REQUIRED TASK :: Reproduce the items below, swapping every occurrence of "owl's eye" for "owl's iris" and leaving everything else unchanged.
(begin)
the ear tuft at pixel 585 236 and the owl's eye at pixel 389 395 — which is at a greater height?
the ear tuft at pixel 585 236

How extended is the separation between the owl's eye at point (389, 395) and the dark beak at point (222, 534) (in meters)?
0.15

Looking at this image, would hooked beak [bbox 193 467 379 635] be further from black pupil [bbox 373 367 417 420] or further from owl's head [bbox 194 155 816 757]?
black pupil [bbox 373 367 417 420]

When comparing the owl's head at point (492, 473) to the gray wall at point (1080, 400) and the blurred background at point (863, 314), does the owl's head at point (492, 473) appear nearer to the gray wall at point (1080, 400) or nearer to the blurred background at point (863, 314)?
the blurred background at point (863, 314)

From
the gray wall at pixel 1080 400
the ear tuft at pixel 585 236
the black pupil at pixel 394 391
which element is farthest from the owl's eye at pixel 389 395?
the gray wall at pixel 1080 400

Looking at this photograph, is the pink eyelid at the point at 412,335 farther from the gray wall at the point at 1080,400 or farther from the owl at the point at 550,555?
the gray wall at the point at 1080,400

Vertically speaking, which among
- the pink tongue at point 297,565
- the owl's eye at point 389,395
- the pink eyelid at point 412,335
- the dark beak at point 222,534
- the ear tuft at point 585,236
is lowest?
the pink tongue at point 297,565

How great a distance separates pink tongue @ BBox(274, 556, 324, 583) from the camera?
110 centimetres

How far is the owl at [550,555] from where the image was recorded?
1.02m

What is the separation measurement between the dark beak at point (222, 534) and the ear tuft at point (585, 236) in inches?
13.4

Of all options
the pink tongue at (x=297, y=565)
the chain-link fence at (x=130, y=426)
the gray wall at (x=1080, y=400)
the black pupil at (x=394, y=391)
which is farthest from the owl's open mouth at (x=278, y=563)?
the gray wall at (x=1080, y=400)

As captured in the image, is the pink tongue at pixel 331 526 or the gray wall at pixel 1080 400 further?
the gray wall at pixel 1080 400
(end)
WRITTEN RESPONSE ::
the ear tuft at pixel 585 236 and the owl's iris at pixel 389 395 — which is at a greater height?
the ear tuft at pixel 585 236

How extended is the separation between the owl's iris at point (389, 395) and the dark beak at point (222, 534) (in meters)?
0.15

Looking at this image, would hooked beak [bbox 193 467 379 635] be further from black pupil [bbox 373 367 417 420] or further from owl's head [bbox 194 155 816 757]?
black pupil [bbox 373 367 417 420]

When comparing the owl's head at point (492, 473) to the gray wall at point (1080, 400) and the blurred background at point (863, 314), does the owl's head at point (492, 473) appear nearer to the gray wall at point (1080, 400) or nearer to the blurred background at point (863, 314)?
the blurred background at point (863, 314)

From
the gray wall at pixel 1080 400
the ear tuft at pixel 585 236
the black pupil at pixel 394 391
which element is farthest from the owl's iris at pixel 389 395?
the gray wall at pixel 1080 400

Looking at this photograph, is the pink eyelid at the point at 412,335 farther from the gray wall at the point at 1080,400 or farther from the owl at the point at 550,555?
the gray wall at the point at 1080,400

Vertically speaking, which among
- the pink tongue at point 297,565
- the owl's iris at point 389,395
- the pink eyelid at point 412,335
- the dark beak at point 222,534
- the ear tuft at point 585,236
is lowest?
the pink tongue at point 297,565

How great a distance separates pink tongue @ BBox(274, 556, 324, 583) from the camera?
110 centimetres

How far is the owl at [550,555] from where the image was recorded?
1.02m

What is the separation measurement between the dark beak at point (222, 534) and the ear tuft at point (585, 236) in inches?
13.4

Of all options
the pink tongue at (x=297, y=565)
the chain-link fence at (x=130, y=426)
the gray wall at (x=1080, y=400)
the black pupil at (x=394, y=391)
which is farthest from the owl's open mouth at (x=278, y=563)?
the gray wall at (x=1080, y=400)

As captured in the image, is the pink tongue at pixel 331 526 or the gray wall at pixel 1080 400 further?
the gray wall at pixel 1080 400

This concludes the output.